For WSL2 Gateway + Windows Chrome, prefer raw remote CDP. Chrome MCP is host-local, not a WSL2-to-Windows bridge.

## Working architecture

Reference shape:

- WSL2 runs the Gateway on `127.0.0.1:18789`
- Windows opens the Control UI in a normal browser at `http://127.0.0.1:18789/`
- Windows Chrome exposes a CDP endpoint on port `9222`
- WSL2 can reach that Windows CDP endpoint
- OpenClaw points a browser profile at the address that is reachable from WSL2

## Why this setup is confusing

Several failures can overlap:

- WSL2 cannot reach the Windows CDP endpoint
- the Control UI is opened from a non-secure origin
- `gateway.controlUi.allowedOrigins` does not match the page origin
- token or pairing is missing
- the browser profile points at the wrong address

Because of that, fixing one layer can still leave a different error visible.

## Critical rule for the Control UI

When the UI is opened from Windows, use Windows localhost unless you have a deliberate HTTPS setup.

Use:

`http://127.0.0.1:18789/`

Do not default to a LAN IP for the Control UI. Plain HTTP on a LAN or tailnet address can trigger insecure-origin/device-auth behavior that is unrelated to CDP itself. See [Control UI](/web/control-ui).

## Validate in layers

Work top to bottom.

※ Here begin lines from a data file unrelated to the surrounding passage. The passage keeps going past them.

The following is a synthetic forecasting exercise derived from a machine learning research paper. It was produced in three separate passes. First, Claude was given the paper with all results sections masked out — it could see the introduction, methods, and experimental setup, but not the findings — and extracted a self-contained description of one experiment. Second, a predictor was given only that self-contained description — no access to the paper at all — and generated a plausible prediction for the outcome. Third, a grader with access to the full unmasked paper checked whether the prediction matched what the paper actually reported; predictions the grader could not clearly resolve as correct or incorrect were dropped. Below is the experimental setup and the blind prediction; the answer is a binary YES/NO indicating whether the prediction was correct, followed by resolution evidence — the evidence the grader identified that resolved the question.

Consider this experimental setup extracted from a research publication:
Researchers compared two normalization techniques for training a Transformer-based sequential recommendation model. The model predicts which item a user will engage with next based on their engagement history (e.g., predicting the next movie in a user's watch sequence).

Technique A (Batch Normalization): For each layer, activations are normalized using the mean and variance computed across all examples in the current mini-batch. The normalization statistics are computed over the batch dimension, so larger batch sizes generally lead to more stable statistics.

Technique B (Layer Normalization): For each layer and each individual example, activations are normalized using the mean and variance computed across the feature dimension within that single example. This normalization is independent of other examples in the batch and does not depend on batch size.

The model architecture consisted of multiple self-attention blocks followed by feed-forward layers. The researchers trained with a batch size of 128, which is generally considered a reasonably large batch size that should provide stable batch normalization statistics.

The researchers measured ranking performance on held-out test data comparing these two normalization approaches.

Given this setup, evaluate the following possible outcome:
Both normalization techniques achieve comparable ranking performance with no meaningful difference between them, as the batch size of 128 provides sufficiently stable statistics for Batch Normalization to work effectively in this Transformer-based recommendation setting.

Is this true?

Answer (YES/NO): NO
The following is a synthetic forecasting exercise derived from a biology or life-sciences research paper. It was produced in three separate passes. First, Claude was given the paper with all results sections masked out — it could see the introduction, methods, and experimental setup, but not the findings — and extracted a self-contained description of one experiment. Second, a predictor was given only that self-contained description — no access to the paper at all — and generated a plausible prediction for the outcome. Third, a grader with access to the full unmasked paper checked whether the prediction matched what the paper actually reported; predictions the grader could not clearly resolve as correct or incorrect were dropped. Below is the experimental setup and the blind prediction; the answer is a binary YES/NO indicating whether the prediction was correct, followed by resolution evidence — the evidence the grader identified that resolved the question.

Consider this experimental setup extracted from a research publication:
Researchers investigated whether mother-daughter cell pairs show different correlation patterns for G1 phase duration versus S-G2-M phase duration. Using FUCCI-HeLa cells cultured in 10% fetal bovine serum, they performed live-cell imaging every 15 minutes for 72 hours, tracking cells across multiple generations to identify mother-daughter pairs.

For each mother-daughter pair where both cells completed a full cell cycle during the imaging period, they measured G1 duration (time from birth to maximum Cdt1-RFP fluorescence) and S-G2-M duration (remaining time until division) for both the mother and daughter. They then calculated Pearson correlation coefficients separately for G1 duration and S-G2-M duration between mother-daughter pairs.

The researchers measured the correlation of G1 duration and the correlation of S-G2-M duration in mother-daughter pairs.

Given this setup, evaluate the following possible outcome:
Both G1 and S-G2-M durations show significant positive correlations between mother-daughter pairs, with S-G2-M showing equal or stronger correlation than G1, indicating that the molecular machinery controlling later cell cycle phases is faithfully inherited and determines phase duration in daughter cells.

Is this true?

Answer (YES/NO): NO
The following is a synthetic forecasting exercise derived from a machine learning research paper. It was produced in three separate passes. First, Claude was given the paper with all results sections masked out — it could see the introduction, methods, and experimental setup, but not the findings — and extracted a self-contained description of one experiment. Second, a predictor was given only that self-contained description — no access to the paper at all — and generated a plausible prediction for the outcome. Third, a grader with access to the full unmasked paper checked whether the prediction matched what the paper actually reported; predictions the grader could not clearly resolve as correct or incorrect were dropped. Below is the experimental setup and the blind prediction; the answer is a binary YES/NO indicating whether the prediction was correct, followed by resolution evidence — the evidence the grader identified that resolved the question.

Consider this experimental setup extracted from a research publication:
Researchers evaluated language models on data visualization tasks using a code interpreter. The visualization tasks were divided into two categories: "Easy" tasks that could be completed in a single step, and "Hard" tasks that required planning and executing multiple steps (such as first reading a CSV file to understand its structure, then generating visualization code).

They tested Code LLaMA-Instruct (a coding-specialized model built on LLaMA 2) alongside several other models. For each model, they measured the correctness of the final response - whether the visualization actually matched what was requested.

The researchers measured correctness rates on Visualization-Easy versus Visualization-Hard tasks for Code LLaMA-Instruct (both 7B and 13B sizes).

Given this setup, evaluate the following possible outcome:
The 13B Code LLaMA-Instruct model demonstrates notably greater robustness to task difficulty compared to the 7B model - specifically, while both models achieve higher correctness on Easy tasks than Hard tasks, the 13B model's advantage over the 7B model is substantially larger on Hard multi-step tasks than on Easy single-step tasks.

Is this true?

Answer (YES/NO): NO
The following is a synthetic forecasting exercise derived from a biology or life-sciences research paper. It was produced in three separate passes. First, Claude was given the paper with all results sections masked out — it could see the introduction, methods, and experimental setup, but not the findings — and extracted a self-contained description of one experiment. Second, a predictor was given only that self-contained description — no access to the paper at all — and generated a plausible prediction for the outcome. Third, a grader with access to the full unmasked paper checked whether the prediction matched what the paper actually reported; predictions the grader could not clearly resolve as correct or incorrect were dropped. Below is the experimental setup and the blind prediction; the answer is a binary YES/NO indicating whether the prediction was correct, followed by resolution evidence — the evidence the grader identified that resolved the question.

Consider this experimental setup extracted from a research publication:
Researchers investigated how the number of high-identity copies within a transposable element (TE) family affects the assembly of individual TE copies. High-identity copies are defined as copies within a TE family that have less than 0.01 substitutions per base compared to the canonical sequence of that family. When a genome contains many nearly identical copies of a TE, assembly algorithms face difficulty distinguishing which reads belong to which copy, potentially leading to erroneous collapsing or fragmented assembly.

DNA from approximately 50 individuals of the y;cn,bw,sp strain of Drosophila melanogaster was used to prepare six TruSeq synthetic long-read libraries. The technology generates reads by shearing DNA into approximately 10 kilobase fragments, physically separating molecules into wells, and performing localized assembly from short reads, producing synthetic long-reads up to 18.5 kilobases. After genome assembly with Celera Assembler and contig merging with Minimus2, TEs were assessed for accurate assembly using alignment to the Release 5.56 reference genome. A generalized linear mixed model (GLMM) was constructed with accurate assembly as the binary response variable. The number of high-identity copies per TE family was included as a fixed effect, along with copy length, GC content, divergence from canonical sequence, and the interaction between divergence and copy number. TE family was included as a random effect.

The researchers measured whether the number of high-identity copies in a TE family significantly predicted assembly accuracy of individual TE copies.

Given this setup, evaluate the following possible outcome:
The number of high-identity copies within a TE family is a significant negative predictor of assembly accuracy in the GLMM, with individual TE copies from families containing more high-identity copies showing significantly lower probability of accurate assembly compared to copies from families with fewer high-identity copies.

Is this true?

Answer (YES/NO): YES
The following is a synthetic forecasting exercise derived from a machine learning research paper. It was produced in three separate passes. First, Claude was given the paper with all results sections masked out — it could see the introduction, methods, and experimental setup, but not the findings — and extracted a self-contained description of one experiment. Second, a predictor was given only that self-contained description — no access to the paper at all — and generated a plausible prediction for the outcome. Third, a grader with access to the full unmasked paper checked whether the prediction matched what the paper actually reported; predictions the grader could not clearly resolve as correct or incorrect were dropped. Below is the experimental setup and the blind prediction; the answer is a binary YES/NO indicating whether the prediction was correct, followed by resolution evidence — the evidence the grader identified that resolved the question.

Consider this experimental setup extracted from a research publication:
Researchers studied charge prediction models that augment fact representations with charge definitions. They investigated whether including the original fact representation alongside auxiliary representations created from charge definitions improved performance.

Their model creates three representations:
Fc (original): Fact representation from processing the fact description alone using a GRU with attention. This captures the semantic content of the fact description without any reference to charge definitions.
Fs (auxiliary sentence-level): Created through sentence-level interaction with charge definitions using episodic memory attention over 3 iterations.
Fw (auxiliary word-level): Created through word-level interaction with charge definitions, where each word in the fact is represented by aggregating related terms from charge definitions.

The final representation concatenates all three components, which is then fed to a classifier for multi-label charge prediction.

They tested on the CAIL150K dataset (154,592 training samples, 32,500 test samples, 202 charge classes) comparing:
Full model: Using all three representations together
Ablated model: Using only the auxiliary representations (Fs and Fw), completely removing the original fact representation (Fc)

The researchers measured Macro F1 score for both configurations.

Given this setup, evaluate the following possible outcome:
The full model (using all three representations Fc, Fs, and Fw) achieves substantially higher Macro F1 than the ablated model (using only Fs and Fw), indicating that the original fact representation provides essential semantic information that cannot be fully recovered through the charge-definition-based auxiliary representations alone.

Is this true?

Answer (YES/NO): NO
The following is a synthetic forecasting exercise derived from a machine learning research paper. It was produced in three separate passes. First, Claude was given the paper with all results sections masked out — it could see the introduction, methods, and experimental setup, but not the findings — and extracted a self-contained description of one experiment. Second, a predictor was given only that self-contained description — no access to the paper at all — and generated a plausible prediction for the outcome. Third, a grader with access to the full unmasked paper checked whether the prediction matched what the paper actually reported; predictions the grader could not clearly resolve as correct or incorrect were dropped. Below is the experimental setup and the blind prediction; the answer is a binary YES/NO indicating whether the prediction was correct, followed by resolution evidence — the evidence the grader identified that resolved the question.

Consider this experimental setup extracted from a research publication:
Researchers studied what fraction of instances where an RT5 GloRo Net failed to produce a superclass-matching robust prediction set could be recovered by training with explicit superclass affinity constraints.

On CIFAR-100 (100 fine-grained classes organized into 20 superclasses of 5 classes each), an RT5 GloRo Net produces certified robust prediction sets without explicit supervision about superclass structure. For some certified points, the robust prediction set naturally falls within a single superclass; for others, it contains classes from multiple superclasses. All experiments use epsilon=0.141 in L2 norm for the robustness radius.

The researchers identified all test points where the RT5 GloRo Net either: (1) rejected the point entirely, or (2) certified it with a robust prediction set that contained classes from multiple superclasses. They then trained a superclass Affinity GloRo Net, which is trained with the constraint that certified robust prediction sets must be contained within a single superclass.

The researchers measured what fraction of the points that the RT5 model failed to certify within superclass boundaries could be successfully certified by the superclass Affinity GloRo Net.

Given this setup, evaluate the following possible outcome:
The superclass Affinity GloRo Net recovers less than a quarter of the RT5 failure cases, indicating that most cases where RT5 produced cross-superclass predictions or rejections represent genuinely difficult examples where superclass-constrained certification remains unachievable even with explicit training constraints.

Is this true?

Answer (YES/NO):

Do not skip ahead.

### Layer 1: Verify Chrome is serving CDP on Windows

Start Chrome on Windows with remote debugging enabled:

```powershell
chrome.exe --remote-debugging-port=9222
```

From Windows, verify Chrome itself first:

```powershell
curl http://127.0.0.1:9222/json/version
curl http://127.0.0.1:9222/json/list
```

If this fails on Windows, OpenClaw is not the problem yet.

### Layer 2: Verify WSL2 can reach that Windows endpoint

From WSL2, test the exact address you plan to use in `cdpUrl`:

```bash
curl http://WINDOWS_HOST_OR_IP:9222/json/version
curl http://WINDOWS_HOST_OR_IP:9222/json/list
```

Good result:

- `/json/version` returns JSON with Browser / Protocol-Version metadata
- `/json/list` returns JSON (empty array is fine if no pages are open)

If this fails:

- Windows is not exposing the port to WSL2 yet
- the address is wrong for the WSL2 side
- firewall / port forwarding / local proxying is still missing

Fix that before touching OpenClaw config.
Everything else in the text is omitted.